SUPPLIED RECORDS:
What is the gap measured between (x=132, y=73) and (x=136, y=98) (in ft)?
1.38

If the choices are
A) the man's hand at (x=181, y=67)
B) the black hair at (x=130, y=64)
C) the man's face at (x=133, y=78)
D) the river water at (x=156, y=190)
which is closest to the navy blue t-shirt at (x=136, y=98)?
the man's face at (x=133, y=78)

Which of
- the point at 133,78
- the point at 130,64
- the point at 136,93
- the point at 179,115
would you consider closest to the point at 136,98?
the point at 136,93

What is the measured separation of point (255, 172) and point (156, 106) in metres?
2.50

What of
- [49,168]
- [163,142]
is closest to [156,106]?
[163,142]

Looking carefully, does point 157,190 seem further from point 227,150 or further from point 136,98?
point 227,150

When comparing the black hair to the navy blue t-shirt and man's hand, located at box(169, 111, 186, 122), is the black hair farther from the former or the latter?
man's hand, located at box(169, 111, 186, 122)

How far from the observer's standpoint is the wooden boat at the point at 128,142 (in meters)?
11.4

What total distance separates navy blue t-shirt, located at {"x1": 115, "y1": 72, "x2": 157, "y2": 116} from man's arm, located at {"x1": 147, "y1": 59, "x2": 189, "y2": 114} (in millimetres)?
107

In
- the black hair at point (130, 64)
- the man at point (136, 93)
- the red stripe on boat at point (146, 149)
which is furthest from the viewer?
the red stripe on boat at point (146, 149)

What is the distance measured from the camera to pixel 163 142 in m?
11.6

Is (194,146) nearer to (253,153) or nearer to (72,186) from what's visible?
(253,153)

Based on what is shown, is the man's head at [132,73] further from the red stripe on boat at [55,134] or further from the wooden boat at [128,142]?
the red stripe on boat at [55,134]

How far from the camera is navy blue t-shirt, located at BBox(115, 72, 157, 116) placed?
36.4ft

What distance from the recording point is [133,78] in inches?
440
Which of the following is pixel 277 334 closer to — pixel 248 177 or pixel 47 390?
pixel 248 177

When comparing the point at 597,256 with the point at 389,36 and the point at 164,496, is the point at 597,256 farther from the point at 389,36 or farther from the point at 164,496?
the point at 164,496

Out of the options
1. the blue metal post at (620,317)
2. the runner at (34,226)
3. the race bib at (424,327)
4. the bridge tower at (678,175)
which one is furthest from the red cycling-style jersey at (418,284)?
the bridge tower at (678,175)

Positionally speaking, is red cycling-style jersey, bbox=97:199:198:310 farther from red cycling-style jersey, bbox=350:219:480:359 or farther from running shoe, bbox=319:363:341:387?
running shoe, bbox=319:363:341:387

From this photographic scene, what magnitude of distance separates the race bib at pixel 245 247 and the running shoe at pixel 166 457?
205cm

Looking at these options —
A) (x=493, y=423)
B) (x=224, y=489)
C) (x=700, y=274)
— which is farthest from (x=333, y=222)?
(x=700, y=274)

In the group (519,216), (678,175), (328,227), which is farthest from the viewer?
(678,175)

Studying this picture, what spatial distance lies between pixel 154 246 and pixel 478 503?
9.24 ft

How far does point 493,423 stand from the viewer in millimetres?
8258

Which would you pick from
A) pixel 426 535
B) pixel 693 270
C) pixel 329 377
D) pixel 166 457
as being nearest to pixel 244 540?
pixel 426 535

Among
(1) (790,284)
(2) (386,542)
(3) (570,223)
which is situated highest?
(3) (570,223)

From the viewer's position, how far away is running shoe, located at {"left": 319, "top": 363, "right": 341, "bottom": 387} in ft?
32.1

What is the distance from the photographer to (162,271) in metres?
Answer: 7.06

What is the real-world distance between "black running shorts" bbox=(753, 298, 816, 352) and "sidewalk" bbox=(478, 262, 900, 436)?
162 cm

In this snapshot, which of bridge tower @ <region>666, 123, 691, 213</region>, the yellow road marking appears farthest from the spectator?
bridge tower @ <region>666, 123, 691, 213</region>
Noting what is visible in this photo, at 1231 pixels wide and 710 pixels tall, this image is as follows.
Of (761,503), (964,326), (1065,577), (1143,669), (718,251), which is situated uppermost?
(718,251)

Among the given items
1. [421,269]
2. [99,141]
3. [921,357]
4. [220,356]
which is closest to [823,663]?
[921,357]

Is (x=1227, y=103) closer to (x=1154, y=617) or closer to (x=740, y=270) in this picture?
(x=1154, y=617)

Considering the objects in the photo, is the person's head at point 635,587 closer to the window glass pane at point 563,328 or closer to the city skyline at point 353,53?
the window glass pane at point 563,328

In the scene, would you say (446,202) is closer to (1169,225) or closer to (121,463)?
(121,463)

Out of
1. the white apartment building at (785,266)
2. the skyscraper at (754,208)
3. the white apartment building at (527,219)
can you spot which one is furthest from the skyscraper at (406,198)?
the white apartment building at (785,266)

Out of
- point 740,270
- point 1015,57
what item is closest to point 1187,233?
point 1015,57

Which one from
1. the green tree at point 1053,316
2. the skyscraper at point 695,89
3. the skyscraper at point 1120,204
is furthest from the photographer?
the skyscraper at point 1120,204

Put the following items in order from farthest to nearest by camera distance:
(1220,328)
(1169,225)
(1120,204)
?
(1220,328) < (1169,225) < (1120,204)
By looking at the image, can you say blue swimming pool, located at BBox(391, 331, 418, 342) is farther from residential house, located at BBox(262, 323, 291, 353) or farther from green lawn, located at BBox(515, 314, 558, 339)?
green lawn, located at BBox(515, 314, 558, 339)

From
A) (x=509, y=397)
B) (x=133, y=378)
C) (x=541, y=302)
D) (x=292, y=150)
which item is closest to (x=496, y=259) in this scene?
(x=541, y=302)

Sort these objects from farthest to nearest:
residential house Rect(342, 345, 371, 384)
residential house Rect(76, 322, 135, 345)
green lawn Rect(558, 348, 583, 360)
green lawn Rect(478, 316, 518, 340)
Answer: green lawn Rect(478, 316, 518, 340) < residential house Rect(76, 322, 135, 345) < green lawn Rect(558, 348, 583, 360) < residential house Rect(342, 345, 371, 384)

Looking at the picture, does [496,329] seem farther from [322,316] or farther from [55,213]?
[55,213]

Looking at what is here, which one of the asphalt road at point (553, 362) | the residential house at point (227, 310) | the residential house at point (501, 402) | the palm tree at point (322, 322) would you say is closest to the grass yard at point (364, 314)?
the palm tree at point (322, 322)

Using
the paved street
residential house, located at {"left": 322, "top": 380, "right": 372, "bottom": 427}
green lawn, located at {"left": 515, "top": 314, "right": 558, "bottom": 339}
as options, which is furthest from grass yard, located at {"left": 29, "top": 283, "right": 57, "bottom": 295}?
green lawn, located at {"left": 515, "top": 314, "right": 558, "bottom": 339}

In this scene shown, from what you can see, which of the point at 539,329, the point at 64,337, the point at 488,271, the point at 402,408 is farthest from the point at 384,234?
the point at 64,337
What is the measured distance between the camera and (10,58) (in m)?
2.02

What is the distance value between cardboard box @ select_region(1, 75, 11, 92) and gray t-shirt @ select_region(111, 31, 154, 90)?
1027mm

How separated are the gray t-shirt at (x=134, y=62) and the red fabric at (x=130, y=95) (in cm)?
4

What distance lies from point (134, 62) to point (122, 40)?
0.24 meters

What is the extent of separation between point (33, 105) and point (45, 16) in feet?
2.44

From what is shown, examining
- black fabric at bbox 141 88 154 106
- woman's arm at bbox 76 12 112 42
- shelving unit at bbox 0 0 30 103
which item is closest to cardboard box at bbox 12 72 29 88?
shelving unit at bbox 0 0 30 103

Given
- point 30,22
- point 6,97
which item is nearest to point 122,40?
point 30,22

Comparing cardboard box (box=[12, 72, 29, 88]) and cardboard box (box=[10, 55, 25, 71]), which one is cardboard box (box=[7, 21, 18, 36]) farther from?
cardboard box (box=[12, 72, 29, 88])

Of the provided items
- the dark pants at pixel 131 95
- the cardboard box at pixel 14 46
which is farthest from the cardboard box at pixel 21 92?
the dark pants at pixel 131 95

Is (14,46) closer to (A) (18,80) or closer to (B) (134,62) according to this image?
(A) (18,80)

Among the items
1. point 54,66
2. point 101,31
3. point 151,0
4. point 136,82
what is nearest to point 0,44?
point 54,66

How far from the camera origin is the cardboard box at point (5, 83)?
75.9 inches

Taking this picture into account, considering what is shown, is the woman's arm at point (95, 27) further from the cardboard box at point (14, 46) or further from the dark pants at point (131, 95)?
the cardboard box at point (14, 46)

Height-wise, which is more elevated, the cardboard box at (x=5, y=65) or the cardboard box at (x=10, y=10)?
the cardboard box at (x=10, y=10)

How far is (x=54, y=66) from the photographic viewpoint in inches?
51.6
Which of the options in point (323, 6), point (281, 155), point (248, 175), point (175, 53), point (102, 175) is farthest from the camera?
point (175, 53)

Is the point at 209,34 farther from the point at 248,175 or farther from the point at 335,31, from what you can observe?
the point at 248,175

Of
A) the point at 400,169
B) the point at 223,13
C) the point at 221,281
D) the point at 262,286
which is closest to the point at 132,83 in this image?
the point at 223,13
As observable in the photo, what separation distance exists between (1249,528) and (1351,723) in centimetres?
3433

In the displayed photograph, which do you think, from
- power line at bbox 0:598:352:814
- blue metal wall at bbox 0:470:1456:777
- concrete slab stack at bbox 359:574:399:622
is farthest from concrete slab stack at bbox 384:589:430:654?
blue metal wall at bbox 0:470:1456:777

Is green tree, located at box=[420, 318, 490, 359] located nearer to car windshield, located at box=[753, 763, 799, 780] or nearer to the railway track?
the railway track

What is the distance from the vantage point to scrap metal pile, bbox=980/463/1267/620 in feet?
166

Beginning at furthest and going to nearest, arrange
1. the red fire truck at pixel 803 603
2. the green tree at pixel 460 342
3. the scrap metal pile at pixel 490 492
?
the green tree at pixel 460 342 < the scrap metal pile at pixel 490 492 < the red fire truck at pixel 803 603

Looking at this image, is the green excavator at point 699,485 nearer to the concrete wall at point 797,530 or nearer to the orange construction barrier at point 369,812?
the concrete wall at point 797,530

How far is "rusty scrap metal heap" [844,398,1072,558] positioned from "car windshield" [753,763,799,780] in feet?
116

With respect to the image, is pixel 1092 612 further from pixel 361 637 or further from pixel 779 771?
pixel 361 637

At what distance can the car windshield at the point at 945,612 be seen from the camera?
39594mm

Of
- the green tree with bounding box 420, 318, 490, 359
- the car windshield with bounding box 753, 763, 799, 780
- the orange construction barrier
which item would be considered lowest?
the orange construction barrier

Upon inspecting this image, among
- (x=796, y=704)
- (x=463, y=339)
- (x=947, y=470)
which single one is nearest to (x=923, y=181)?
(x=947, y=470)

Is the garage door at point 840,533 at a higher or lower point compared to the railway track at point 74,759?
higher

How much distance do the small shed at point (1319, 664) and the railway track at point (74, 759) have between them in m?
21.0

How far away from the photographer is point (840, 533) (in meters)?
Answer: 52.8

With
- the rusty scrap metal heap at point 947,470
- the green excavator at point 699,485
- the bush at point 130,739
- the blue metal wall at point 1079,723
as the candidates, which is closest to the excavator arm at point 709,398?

GOAL OF THE EXERCISE:
Set down, character for character, the lines from the one containing "With respect to" through the final line, including both ends.

OUTPUT FOR THIS TASK:
With respect to the image, is pixel 1092 612 further from pixel 361 637 or further from pixel 779 771?
pixel 361 637

At what distance can the car windshield at the point at 945,612 be seen from the camera?
39594mm

Of
- the green tree with bounding box 420, 318, 490, 359
- the car windshield with bounding box 753, 763, 799, 780
- the orange construction barrier
which item would be considered lowest?
the orange construction barrier

Upon inspecting this image, among
- (x=796, y=704)
- (x=463, y=339)
- (x=947, y=470)
which single one is nearest to (x=923, y=181)?
(x=947, y=470)

Is the garage door at point 840,533 at a higher or lower point compared to the railway track at point 74,759?
higher

How much distance do the small shed at point (1319, 664) and the railway track at point (74, 759) have between them in m?
21.0

How far away from the photographer is point (840, 533) (in meters)?
Answer: 52.8

With
- the rusty scrap metal heap at point 947,470
- the green excavator at point 699,485
- the bush at point 130,739
- the blue metal wall at point 1079,723
as the candidates, which is closest to the excavator arm at point 709,398?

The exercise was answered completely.